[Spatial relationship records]
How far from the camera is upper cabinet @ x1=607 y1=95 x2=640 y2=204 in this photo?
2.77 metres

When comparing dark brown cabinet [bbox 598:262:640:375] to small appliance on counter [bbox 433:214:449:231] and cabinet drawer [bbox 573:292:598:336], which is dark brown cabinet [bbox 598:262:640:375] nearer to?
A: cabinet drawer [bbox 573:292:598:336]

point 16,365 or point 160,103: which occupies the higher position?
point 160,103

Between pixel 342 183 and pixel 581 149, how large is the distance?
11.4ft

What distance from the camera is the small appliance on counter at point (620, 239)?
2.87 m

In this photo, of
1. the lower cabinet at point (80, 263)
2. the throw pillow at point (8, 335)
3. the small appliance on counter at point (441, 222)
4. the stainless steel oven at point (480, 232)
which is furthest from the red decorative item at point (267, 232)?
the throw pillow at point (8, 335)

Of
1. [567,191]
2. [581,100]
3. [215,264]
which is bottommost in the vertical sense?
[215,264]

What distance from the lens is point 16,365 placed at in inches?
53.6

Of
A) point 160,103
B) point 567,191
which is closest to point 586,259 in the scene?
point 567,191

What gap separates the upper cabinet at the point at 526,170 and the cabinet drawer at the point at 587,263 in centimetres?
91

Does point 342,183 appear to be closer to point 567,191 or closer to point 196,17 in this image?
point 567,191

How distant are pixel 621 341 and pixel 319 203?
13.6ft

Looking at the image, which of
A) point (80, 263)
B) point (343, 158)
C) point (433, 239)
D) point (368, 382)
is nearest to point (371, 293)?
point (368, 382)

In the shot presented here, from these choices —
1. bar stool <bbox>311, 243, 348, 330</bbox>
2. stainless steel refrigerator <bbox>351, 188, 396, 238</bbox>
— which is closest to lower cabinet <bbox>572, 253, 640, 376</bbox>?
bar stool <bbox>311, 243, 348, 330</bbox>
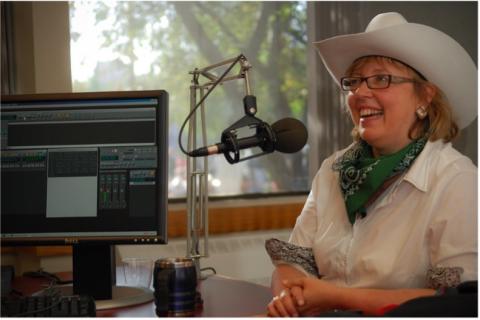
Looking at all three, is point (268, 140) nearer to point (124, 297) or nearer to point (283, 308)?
point (283, 308)

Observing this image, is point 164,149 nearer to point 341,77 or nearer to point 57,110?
point 57,110

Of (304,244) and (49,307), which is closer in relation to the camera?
(49,307)

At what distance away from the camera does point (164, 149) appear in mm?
1613

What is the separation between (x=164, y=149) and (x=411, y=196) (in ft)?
2.00

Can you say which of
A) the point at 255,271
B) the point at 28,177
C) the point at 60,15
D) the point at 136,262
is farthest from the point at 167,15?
the point at 28,177

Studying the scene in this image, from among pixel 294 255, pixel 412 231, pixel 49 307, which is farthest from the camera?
pixel 294 255

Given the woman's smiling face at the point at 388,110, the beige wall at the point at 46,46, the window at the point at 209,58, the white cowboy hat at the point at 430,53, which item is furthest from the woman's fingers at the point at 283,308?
the window at the point at 209,58

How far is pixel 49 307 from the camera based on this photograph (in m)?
1.37

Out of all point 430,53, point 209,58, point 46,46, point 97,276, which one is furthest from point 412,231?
point 209,58

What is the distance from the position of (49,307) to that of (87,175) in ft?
1.21

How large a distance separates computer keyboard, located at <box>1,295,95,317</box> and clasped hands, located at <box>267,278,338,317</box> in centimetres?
38

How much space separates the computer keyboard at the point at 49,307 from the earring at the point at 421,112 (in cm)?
92

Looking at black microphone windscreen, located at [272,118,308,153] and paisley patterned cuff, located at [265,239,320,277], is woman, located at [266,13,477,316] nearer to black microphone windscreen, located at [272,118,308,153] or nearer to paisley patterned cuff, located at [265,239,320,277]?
paisley patterned cuff, located at [265,239,320,277]

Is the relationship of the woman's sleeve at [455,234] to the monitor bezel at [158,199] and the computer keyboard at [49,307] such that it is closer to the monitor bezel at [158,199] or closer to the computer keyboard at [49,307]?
the monitor bezel at [158,199]
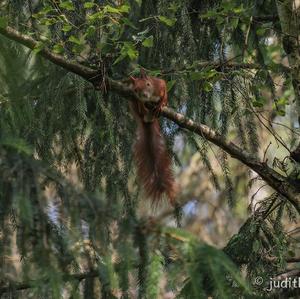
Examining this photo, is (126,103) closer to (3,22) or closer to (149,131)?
(149,131)

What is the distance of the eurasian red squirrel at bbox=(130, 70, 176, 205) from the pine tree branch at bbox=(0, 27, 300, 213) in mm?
33

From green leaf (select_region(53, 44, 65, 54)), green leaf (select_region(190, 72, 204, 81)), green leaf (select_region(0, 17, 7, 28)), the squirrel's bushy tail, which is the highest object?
green leaf (select_region(53, 44, 65, 54))

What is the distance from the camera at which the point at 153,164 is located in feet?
6.51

[Work to complete]:
All the lines above are to be reproduced exactly, except the pictures.

[Expected output]:
How far from the camera is upper cabinet @ x1=607 y1=95 x2=640 y2=204 in this photo?
2.77 metres

When comparing dark brown cabinet [bbox 598:262:640:375] to small appliance on counter [bbox 433:214:449:231] and cabinet drawer [bbox 573:292:598:336], which is dark brown cabinet [bbox 598:262:640:375] nearer to?
A: cabinet drawer [bbox 573:292:598:336]

point 16,365 or point 160,103: which occupies the higher position?
point 160,103

Between pixel 342 183 and pixel 581 149, how large is the distance?
11.4ft

What distance from the camera is the small appliance on counter at point (620, 239)?
2.87 m

In this photo, of
1. the lower cabinet at point (80, 263)
2. the throw pillow at point (8, 335)
3. the small appliance on counter at point (441, 222)
4. the stainless steel oven at point (480, 232)
which is furthest from the red decorative item at point (267, 232)?
the throw pillow at point (8, 335)

Of
1. [567,191]
2. [581,100]
3. [215,264]
which is bottommost in the vertical sense?
[215,264]

What distance from the lens is point 16,365 placed at in inches?
53.6

Of
A) point 160,103
B) point 567,191
which is closest to point 586,259 in the scene?
point 567,191

What gap separates the upper cabinet at the point at 526,170 and the cabinet drawer at the point at 587,263 in centimetres?
91

Does point 342,183 appear to be closer to point 567,191 or closer to point 196,17 in this image?
point 567,191

How distant are pixel 621 341 and pixel 319 203?
13.6ft

Looking at the image, which of
A) point (80, 263)
B) point (343, 158)
C) point (433, 239)
D) point (368, 382)
is nearest to point (371, 293)?
point (368, 382)

In the shot presented here, from these choices —
1. bar stool <bbox>311, 243, 348, 330</bbox>
2. stainless steel refrigerator <bbox>351, 188, 396, 238</bbox>
— which is closest to lower cabinet <bbox>572, 253, 640, 376</bbox>?
bar stool <bbox>311, 243, 348, 330</bbox>
Looking at all three, is point (268, 140) nearer to point (124, 297) or nearer to point (283, 308)?
point (283, 308)

Observing this image, is point 164,149 nearer to point 341,77 or nearer to point 57,110?
point 57,110

Of (304,244) and (49,307), which is closer in relation to the camera?
(49,307)

At what distance away from the camera does point (164, 149) appear in mm?
1613

What is the separation between (x=164, y=149) and (x=411, y=196) (in ft)?
2.00

Can you say which of
A) the point at 255,271
B) the point at 28,177
C) the point at 60,15
D) the point at 136,262
is farthest from the point at 167,15?
the point at 28,177

Studying the scene in this image, from among pixel 294 255, pixel 412 231, pixel 49 307, which is farthest from the camera?
pixel 294 255

Given the woman's smiling face at the point at 388,110, the beige wall at the point at 46,46, the window at the point at 209,58, the white cowboy hat at the point at 430,53, which item is furthest from the woman's fingers at the point at 283,308?
the window at the point at 209,58

How far is pixel 49 307 from the camera based on this photograph (in m)?
1.37

Out of all point 430,53, point 209,58, point 46,46, point 97,276, which one is furthest from point 412,231?
point 209,58

What is the distance from the position of (49,307) to that of (87,175) in ft?
1.21

How large a distance separates computer keyboard, located at <box>1,295,95,317</box> and clasped hands, located at <box>267,278,338,317</box> in centimetres?
38

How much space separates the computer keyboard at the point at 49,307 from the earring at the point at 421,112 (in cm)?
92

Looking at black microphone windscreen, located at [272,118,308,153] and paisley patterned cuff, located at [265,239,320,277], is woman, located at [266,13,477,316] nearer to black microphone windscreen, located at [272,118,308,153] or nearer to paisley patterned cuff, located at [265,239,320,277]?
paisley patterned cuff, located at [265,239,320,277]

Is the relationship of the woman's sleeve at [455,234] to the monitor bezel at [158,199] and the computer keyboard at [49,307] such that it is closer to the monitor bezel at [158,199] or closer to the computer keyboard at [49,307]?
the monitor bezel at [158,199]
Examining this photo, is (126,103) closer to (3,22) or closer to (149,131)?
(149,131)

What is the distance of the eurasian red squirrel at bbox=(130, 70, 176, 205) from the pine tree branch at bbox=(0, 27, 300, 213) in mm?
33

From green leaf (select_region(53, 44, 65, 54)), green leaf (select_region(190, 72, 204, 81)), green leaf (select_region(0, 17, 7, 28)), the squirrel's bushy tail, which is the highest object?
green leaf (select_region(53, 44, 65, 54))

What is the distance from the camera at which the point at 153,164 is located in feet?
6.51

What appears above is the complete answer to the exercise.